▸ **Directions**
Copy out the items below, substituting "skirting board" for every occurrence of "baseboard" and leaving the rest untouched.

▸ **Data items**
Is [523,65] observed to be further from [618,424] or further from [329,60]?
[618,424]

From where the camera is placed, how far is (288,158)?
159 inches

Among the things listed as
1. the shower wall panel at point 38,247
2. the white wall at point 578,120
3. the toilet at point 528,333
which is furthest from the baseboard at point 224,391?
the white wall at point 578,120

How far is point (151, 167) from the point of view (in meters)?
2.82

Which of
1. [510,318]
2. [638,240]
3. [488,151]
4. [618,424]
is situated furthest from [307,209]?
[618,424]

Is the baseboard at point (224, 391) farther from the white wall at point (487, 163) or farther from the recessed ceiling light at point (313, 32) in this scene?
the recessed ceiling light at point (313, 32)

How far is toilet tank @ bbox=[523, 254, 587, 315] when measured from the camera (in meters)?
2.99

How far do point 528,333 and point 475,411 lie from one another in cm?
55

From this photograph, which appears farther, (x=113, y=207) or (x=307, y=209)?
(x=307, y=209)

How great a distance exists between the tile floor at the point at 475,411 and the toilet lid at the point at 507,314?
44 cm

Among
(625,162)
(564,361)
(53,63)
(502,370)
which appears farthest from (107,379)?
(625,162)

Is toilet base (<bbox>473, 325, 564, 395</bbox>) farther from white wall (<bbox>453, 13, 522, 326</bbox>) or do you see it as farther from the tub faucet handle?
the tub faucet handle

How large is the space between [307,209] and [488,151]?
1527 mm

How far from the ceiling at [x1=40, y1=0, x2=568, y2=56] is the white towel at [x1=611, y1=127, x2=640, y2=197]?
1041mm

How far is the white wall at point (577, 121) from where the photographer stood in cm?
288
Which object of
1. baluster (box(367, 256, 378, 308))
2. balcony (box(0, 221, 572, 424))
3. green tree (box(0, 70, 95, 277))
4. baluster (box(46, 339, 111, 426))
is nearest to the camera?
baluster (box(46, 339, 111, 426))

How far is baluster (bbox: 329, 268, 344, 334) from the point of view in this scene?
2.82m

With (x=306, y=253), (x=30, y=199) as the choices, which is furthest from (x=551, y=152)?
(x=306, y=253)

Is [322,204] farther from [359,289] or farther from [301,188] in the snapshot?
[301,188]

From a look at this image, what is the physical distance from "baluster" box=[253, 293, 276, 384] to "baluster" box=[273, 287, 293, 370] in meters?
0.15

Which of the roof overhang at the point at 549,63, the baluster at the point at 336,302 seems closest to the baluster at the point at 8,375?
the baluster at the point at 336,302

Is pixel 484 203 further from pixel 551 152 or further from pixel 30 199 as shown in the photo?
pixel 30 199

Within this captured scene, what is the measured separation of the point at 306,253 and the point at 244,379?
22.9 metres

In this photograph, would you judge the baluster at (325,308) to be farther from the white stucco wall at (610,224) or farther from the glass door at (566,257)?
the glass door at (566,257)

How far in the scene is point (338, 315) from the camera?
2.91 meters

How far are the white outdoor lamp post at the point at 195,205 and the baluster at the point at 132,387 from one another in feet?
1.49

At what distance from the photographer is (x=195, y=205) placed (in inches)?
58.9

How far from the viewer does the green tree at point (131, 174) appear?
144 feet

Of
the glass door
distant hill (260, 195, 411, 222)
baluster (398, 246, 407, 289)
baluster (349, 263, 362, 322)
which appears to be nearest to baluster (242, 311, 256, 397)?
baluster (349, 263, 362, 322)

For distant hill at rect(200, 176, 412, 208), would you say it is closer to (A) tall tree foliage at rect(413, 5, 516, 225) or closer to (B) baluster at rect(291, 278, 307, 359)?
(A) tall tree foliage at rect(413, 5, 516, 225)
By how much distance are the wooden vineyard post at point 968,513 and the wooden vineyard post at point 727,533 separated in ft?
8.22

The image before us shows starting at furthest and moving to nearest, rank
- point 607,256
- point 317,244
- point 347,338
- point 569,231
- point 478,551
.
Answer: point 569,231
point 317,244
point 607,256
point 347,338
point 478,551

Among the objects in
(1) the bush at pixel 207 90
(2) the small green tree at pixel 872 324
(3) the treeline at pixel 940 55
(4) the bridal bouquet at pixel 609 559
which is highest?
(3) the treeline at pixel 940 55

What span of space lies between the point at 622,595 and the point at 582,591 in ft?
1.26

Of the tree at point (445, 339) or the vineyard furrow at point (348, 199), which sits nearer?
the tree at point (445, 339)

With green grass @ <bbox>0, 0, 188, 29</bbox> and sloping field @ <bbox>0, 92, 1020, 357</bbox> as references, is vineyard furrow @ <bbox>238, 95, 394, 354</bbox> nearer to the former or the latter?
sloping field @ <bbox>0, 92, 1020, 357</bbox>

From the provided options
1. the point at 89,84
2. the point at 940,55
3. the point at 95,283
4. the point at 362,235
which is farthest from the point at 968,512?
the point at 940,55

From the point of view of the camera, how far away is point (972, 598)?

▸ **Answer to the exercise**
Is [523,65] observed to be further from [618,424] or further from [329,60]?
[618,424]

From where the camera is placed, how far is (288,158)?
159 inches

Among the things listed as
1. the shower wall panel at point 38,247
2. the white wall at point 578,120
3. the toilet at point 528,333
which is furthest from the skirting board at point 224,391?
the white wall at point 578,120

How far is point (151, 167) from the point of view (in meters)?
2.82

Which of
1. [510,318]
2. [638,240]
3. [488,151]
4. [618,424]
is situated furthest from [307,209]?
[618,424]

Is the skirting board at point (224, 391) farther from the white wall at point (487, 163) or farther from the recessed ceiling light at point (313, 32) in this scene?
the recessed ceiling light at point (313, 32)

How far is toilet tank @ bbox=[523, 254, 587, 315] when measured from the camera (in meters)?
2.99

How far do point 528,333 and point 475,411 lie from one another in cm?
55

From this photograph, which appears farther, (x=113, y=207) or (x=307, y=209)?
(x=307, y=209)

How great a distance exists between the tile floor at the point at 475,411 and the toilet lid at the point at 507,314?
44 cm

Among
(625,162)
(564,361)
(53,63)
(502,370)
which appears farthest from (107,379)?
(625,162)

Is toilet base (<bbox>473, 325, 564, 395</bbox>) farther from white wall (<bbox>453, 13, 522, 326</bbox>) or do you see it as farther from the tub faucet handle?
the tub faucet handle

How large is the space between [307,209] and [488,151]?
1527 mm

How far from the ceiling at [x1=40, y1=0, x2=568, y2=56] is the white towel at [x1=611, y1=127, x2=640, y2=197]?
1041mm

How far is the white wall at point (577, 121) from where the photographer stood in cm?
288
Which object of
1. baluster (box(367, 256, 378, 308))
2. balcony (box(0, 221, 572, 424))
3. green tree (box(0, 70, 95, 277))
4. baluster (box(46, 339, 111, 426))
is nearest to the camera?
baluster (box(46, 339, 111, 426))

How far is baluster (bbox: 329, 268, 344, 334) from the point of view in this scene?
2.82m

With (x=306, y=253), (x=30, y=199) as the choices, which is furthest from (x=551, y=152)?
(x=306, y=253)

Is [322,204] farther from [359,289] or farther from [301,188] in the snapshot?
[301,188]

From a look at this image, what is the physical distance from "baluster" box=[253, 293, 276, 384] to "baluster" box=[273, 287, 293, 370] in meters?
0.15

Which of the roof overhang at the point at 549,63, the baluster at the point at 336,302 seems closest to the baluster at the point at 8,375?
the baluster at the point at 336,302

Is pixel 484 203 further from pixel 551 152 or further from pixel 30 199 as shown in the photo?
pixel 30 199

Within this captured scene, what is the measured separation of the point at 306,253 and the point at 244,379?
22.9 metres

In this photograph, would you judge the baluster at (325,308) to be farther from the white stucco wall at (610,224) or farther from the glass door at (566,257)?
the glass door at (566,257)

How far in the scene is point (338, 315) from the camera?
2.91 meters

How far are the white outdoor lamp post at the point at 195,205 and the baluster at the point at 132,387 from one another in feet?
1.49

At what distance from the photographer is (x=195, y=205) placed (in inches)?
58.9

How far from the viewer does the green tree at point (131, 174) appear?
144 feet

Of
the glass door
distant hill (260, 195, 411, 222)
baluster (398, 246, 407, 289)
baluster (349, 263, 362, 322)
which appears to be nearest to baluster (242, 311, 256, 397)?
baluster (349, 263, 362, 322)

For distant hill at rect(200, 176, 412, 208), would you say it is closer to (A) tall tree foliage at rect(413, 5, 516, 225) or closer to (B) baluster at rect(291, 278, 307, 359)?
(A) tall tree foliage at rect(413, 5, 516, 225)
By how much distance are the wooden vineyard post at point 968,513 and the wooden vineyard post at point 727,533 separated in ft?
8.22

The image before us shows starting at furthest and moving to nearest, rank
- point 607,256
- point 317,244
- point 347,338
- point 569,231
- point 478,551
.
Answer: point 569,231
point 317,244
point 607,256
point 347,338
point 478,551

Among the objects in
(1) the bush at pixel 207 90
(2) the small green tree at pixel 872 324
(3) the treeline at pixel 940 55
(4) the bridal bouquet at pixel 609 559
which is highest?
(3) the treeline at pixel 940 55

What span of space lies between the point at 622,595 and the point at 582,591 in ft?
1.26

Of the tree at point (445, 339) or the vineyard furrow at point (348, 199), which sits nearer?
the tree at point (445, 339)

With green grass @ <bbox>0, 0, 188, 29</bbox> and sloping field @ <bbox>0, 92, 1020, 357</bbox> as references, is vineyard furrow @ <bbox>238, 95, 394, 354</bbox> nearer to the former or the latter?
sloping field @ <bbox>0, 92, 1020, 357</bbox>

From the provided options
1. the point at 89,84
2. the point at 940,55
3. the point at 95,283
4. the point at 362,235
which is farthest from the point at 968,512?
the point at 940,55

From the point of view of the camera, how far away is point (972, 598)?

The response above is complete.